*Aim of the task*: Print the data below line for line, changing nothing.

*Working data*:

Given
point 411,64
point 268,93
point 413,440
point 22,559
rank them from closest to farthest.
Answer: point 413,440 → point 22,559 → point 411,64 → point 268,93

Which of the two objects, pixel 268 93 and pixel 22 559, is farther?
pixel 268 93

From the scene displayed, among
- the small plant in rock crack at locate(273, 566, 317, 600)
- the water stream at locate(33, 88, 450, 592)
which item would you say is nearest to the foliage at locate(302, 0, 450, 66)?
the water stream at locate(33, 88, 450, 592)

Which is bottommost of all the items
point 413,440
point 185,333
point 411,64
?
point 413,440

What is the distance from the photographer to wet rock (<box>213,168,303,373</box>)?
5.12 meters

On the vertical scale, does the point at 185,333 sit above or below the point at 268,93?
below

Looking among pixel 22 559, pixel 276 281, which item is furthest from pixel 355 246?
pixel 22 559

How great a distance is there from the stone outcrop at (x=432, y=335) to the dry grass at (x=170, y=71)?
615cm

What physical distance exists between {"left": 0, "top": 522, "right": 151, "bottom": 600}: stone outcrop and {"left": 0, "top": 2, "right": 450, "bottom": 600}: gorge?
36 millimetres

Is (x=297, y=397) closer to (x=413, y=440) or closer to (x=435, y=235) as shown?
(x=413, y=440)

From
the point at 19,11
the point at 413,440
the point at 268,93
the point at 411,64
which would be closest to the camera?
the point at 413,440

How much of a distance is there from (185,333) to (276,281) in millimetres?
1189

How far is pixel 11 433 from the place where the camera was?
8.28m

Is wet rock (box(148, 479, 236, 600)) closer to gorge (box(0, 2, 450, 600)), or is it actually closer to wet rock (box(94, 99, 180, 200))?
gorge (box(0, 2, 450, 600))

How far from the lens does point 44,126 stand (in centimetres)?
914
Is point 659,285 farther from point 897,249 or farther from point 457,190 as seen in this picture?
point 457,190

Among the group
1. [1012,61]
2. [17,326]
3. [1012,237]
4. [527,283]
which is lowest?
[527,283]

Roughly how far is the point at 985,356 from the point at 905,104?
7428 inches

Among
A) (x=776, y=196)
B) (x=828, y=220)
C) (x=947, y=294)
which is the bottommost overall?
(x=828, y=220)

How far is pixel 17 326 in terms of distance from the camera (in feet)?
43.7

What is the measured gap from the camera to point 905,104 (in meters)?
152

*Solution to this task*:
Given
point 411,64
point 268,93
point 413,440
point 22,559
rank them from closest to farthest.
Answer: point 413,440 → point 22,559 → point 411,64 → point 268,93

Which of the two objects, pixel 268 93 and pixel 22 559, is farther?
pixel 268 93

From the scene displayed, among
- the small plant in rock crack at locate(273, 566, 317, 600)
- the water stream at locate(33, 88, 450, 592)
which item would you say is nearest to the foliage at locate(302, 0, 450, 66)?
the water stream at locate(33, 88, 450, 592)

Which is bottommost of all the items
point 413,440
point 185,333
point 411,64
?
point 413,440

What is the distance from the photographer to wet rock (<box>213,168,303,373</box>)?
5.12 meters

On the vertical scale, does the point at 185,333 sit above or below the point at 268,93?
below

Looking among pixel 22 559, pixel 276 281, which item is furthest from pixel 355 246?
pixel 22 559

How great a distance is there from the stone outcrop at (x=432, y=335) to the dry grass at (x=170, y=71)?
615cm

What physical distance exists between {"left": 0, "top": 522, "right": 151, "bottom": 600}: stone outcrop and {"left": 0, "top": 2, "right": 450, "bottom": 600}: gorge?
36 millimetres

Is (x=297, y=397) closer to (x=413, y=440) or closer to (x=435, y=235) as shown?
(x=413, y=440)

From
the point at 19,11
the point at 413,440
the point at 268,93
the point at 411,64
which would be closest to the camera?
the point at 413,440

How much of a distance is there from (185,333) to (276,281) in millimetres?
1189

How far is pixel 11 433 from the place where the camera was?
8.28m

Is wet rock (box(148, 479, 236, 600)) closer to gorge (box(0, 2, 450, 600)), or is it actually closer to wet rock (box(94, 99, 180, 200))?
gorge (box(0, 2, 450, 600))

How far from the lens does point 44,126 stand (in centimetres)?
914
Is point 659,285 farther from point 897,249 or farther from point 457,190 as seen in this picture?
point 457,190

Among the group
1. [1012,61]
2. [17,326]
3. [1012,237]
4. [527,283]
which is lowest?
[527,283]

Roughly how far is the point at 985,356 from the point at 905,104?
7428 inches

Among
A) (x=776, y=196)
B) (x=828, y=220)
C) (x=947, y=294)
which is the bottommost overall?
(x=828, y=220)

How far is pixel 17 326 in terms of distance from the camera (in feet)?
43.7

What is the measured gap from the camera to point 905,104 (in meters)?
152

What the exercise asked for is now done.